Byron C. Riblet came to Spokane as a railroad surveyor, then in 1897 worked for the Washington Water Power Co. as a civil engineer surveying and installing street car tracks in Spokane. As his engineering reputation spread, he landed a job in the British Columbia interior designing an aerial tramway. This began a career that ended only with his death in 1952. Riblet Tramway Co. constructed the "Magic Mile" chairlift at Timberline Lodge in 1938 [probably the second chairlift in America after the one installed at Sun Valley in 1936]. Early Riblet lifts were installed at Donner Summit, CA (1939), Mt Hood Ski Bowl (1948), Ski Acres (1949) and Hoodoo Bowl (1950). During the 1950s, Riblet installed chairlifts at Mt Baker, White Pass, Stevens Pass and Mt Spokane. Riblet chairlifts have been installed at other ski areas throughout the country.

Feb 19, 1959, p. 4: "Sullivan Resigns White Pass Job"

Jim Sullivan resigned as general manager of the White Pass ski area on Feb. 15, replaced by Virgil Fellows. Sullivan came to White Pass for the 1957-58 ski season from Holden, WA, where he was in the accounting department of the Howe Sound Company. He was White Pass manager during construction of the area's second double chairlift.

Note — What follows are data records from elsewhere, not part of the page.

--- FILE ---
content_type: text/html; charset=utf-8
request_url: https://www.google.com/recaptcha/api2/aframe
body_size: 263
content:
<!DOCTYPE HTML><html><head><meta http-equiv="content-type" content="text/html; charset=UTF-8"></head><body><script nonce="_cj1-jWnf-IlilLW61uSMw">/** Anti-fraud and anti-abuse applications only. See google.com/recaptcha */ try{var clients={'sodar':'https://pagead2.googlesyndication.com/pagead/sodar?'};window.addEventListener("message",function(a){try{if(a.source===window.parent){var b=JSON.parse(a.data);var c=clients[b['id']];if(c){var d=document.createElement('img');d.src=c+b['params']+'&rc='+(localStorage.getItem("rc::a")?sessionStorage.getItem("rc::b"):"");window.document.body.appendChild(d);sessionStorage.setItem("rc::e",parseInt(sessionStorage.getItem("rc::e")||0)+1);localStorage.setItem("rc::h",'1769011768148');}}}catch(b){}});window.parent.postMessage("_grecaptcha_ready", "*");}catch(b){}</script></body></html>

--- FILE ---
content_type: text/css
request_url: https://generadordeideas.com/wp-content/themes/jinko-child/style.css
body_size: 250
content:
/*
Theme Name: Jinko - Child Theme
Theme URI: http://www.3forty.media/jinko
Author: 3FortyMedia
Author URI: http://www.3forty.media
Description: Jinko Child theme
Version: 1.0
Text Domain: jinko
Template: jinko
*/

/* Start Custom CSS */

Apr 3, 1959, p. 1: "Wilderness Bill Draws Crowd to Hearing" *

During two days of hearings in Seattle on March 30-31, more than 100 witnesses commented on the proposed Wilderness Bill, with opinions generally split between industry and recreation. Mountaineers and conservationists fell together, while skiers seemed divided on the question. Alan F. Black of the Seattle Cedar Lumber Manufacturing Co. testified in favor of the bill.

On page 4, two letters are printed. Marion F. Whiting, PNSA president, writes opposing the Wilderness Bill, citing the growth of skiing and the need for new development. He writes that "chairlifts and aerial tramways are as necessary to modern skiing as a court is to tennis." He characterizes proponents of the measure as a "comparative handful of bird watchers."

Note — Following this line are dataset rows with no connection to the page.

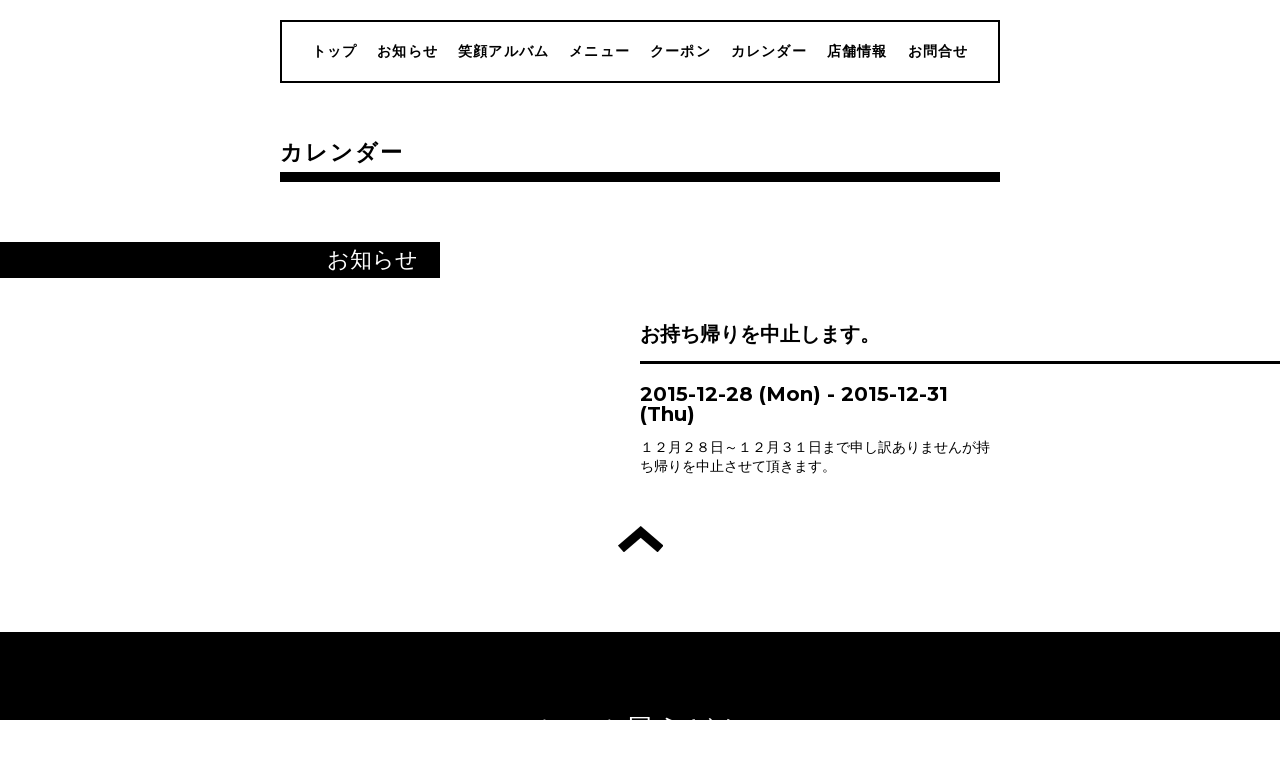

--- FILE ---
content_type: text/html; charset=utf-8
request_url: http://katsumiyaudon.com/calendar/1051910
body_size: 2257
content:
<!DOCTYPE html>
<html xmlns="http://www.w3.org/1999/xhtml" xml:lang="ja" lang="ja">
<head>
  <!-- Everyday: ver.202001310000 -->
  <meta charset="utf-8">
  <title>お持ち帰りを中止します。 - かつみ屋うどん</title>
  <meta name="viewport" content="width=device-width,initial-scale=1.0,minimum-scale=1.0">
  <meta name="description" content="１２月２８日～１２月３１日まで申し訳ありませんが持ち帰りを中止させて頂きます。">
  <meta name="keywords" content="かつみ屋,鳥栖,うどん,サガン鳥栖">
  <meta property="og:title" content="かつみ屋うどん">
  <meta property="og:image" content="https://cdn.goope.jp/1240/200105210522rxxm.jpg">
  <meta property="og:site_name" content="かつみ屋うどん">
  
  <link rel="alternate" type="application/rss+xml" title="かつみ屋うどん / RSS" href="/feed.rss">
  <link rel="stylesheet" href="/style.css?651628-1587739135">
  <link rel="stylesheet" href="//fonts.googleapis.com/css?family=Questrial">
  <link rel="stylesheet" href="/css/font-awesome/css/font-awesome.min.css">
  <link rel="stylesheet" href="/assets/slick/slick.css">
  <link rel="stylesheet" href='//fonts.googleapis.com/css?family=Montserrat:700'>
  <script src="/assets/jquery/jquery-3.4.1.min.js"></script>
  <script src="/assets/jquery/jquery-migrate-3.1.0.min.js"></script>
  <script src="/assets/clipsquareimage/jquery.clipsquareimage.js"></script>
</head>
  <body id="calendar">

    <div class="container">

      <!-- ヘッダー -->
      <div id="header">

        <div class="header_social_icons">
          
          
          
        </div>
        <div class="header_titlearea">
          <div class="header_text">
            <h1 class="header_logo">
              <a class="shop_sitename" href="http://katsumiyaudon.com">
                かつみ屋うどん
              </a>
            </h1>
            <div class="header_description">
                
            </div>
          </div>
          <div class="header_date">
            <div class="header_date_month"></div>
            <div class="header_date_day"></div>
          </div>
        </div>

        <script>
          $(function() {
            var mydate = new Date();
            var headerMonth = mydate.getMonth()+1;
            var headerDay = mydate.getDate();
            if(headerMonth < 10) {
              headerMonth = '0' + headerMonth;
            }
            if(headerDay < 10) {
              headerDay = '0' + headerDay;
            }
            $('.header_date_month').text(headerMonth);
            $('.header_date_day').text(headerDay);
          });
        </script>



        <div id="gnav" class="header_nav navi pc">
          <ul class="header_nav_list navi_list">
            
            <li><a href="/"  class="footer_navi_top">トップ</a></li>
            
            <li><a href="/info"  class="footer_navi_info">お知らせ</a></li>
            
            <li><a href="/photo"  class="footer_navi_photo">笑顔アルバム</a></li>
            
            <li><a href="/menu"  class="footer_navi_menu">メニュー</a></li>
            
            <li><a href="/coupon"  class="footer_navi_coupon">クーポン</a></li>
            
            <li><a href="/calendar"  class="footer_navi_calendar active">カレンダー</a></li>
            
            <li><a href="/about"  class="footer_navi_about">店舗情報</a></li>
            
            <li><a href="/contact"  class="footer_navi_contact">お問合せ</a></li>
            
          </ul>
        </div>

        <!-- gnav/ -->
        <nav id="main-nav">
          <ul class="gnav_smart_phone">
            
            <li><a href="/"  class="navi_top">トップ</a></li>
            
            <li><a href="/info"  class="navi_info">お知らせ</a></li>
            
            <li><a href="/photo"  class="navi_photo">笑顔アルバム</a></li>
            
            <li><a href="/menu"  class="navi_menu">メニュー</a></li>
            
            <li><a href="/coupon"  class="navi_coupon">クーポン</a></li>
            
            <li><a href="/calendar"  class="navi_calendar active">カレンダー</a></li>
            
            <li><a href="/about"  class="navi_about">店舗情報</a></li>
            
            <li><a href="/contact"  class="navi_contact">お問合せ</a></li>
            
          </ul>
        </nav>
        <!-- /gnav -->

        <nav id="mobile-bar"></nav>

      </div>
      <!-- /ヘッダー -->

      

    <div class="section">
      <h2 class="section_title">
        カレンダー
      </h2>

      <div class="section_sub_navigation">
        
          
        
          
        
          
        
          
        
          
        
          
        
          
        
          
        
      </div>

      

      


      
      <script src="/js/theme_everyday/calendar.js"></script>
        

        
        <div class="details">
          <div>
            <div class="category_title">
              <h3>お知らせ</h3>
            </div>

            <div class="article">
              <div class="photo">
                
              </div>
              <div class="article_main">
                <div class="article_content">
                  <h3 class="article_title">
                    お持ち帰りを中止します。
                  </h3>
                  <div class="article_title_border"></div>
                  <div class="date">
                    2015-12-28 (Mon) - 2015-12-31 (Thu)
                  </div>
                  <div class="text textfield">
                    <p>１２月２８日～１２月３１日まで申し訳ありませんが持ち帰りを中止させて頂きます。</p>
                  </div>
                </div>
              </div>
            </div>
          </div>
        </div>
        
      


      

      

      

      

      

      

      

      

    </div>
    <!-- / .section -->

    <div class="footer_sub_navigation"></div>

    <div class="social">
      <div class="inner"></div>
    </div>

    <!-- トップへ戻るボタン -->
    <div class="to_top" style="visibility: visible;">
      <a href="#header" style="visibility: visible;">
        トップへ戻る
      </a>
    </div>

  </div>

    <div class="footer">
      <div class="footer_logo">
        <a href="http://katsumiyaudon.com">
          かつみ屋うどん
        </a>
      </div>

      

      <div class="footer_copyright">
        &copy;2026 <a href="http://katsumiyaudon.com">かつみ屋</a>. All Rights Reserved.
      </div>
      <div class="shop_rss">
        <span>/ </span><a href="/feed.rss">RSS</a>
      </div>
      <div class="powered">
        Powered by <a class="link_color_02" href="https://goope.jp/">グーペ</a> /
        <a class="link_color_02" href="https://admin.goope.jp/">Admin</a>
      </div>
    </div>

  <script src="/assets/colorbox/jquery.colorbox-1.6.4.min.js"></script>
  <script src="/js/tooltip.js"></script>
  <script src="/assets/slick/slick.js"></script>
  <script src="/assets/lineup/jquery-lineup.min.js"></script>
  <script type="text/javascript" src="/assets/easing/easing.js"></script>
  <script src="/assets/tile/tile.js"></script>
  <script src="/js/theme_everyday/init.js"></script>
  <script type="text/javascript" src="/assets/mobilemenu/mobilemenu.js"></script>

  <script>
      $(function(){
          // Android4.4未満判別
          if( navigator.userAgent.indexOf('Android') > 0 && typeof window.orientation != 'undefined' && typeof(EventSource) == 'undefined') {
              $('body').addClass('ua-android-u440');
          }

          $('body').mobile_menu({
              menu: ['#main-nav ul'],
              menu_width: 200,
              prepend_button_to: '#mobile-bar'
          });

          $('#main').find('.thickbox').colorbox({
              rel: 'thickbox',
              maxWidth: '98%'
          });
      });
  </script>
  </body>
</html>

The Cascadians of Yakima write in favor of the measure: "It is now obvious to the most optimistic that immediate action is the only hope our children's children have of knowing what some of their country was like when American history was born. [...] The Wilderness Bill is not irrevocable. The decision to destroy wilderness is a final choice. Any legal protection we give to wilderness now, Congress can revoke if the national welfare demands it. We want this power only in the hands of Congress."

Apr 13, 1959, p. 4: Lyle Christopherson photos, "Crystal Mountain" *

Lyle Christopherson spent ten days this winter touring in the proposed Crystal Mountain ski area. Six photos are shown. "Skiing Room" depicts Crystal Mountain (now called Silver Queen) and Round Mountain (later site of the summit lodge) from Silver Creek near the current base area. "Lower Slopes" depicts the eventual site of the lower chairlifts, dotted with snags and small trees. Three photos depict Chuck Hessey and Jim Sullivan touring and skiing. "Packing out" is a fine photo of Chuck and Marion Hessey with Jim Sullivan preparing to leave the 5,300 foot miners' cabin in Silver Creek Basin, below Silver Queen.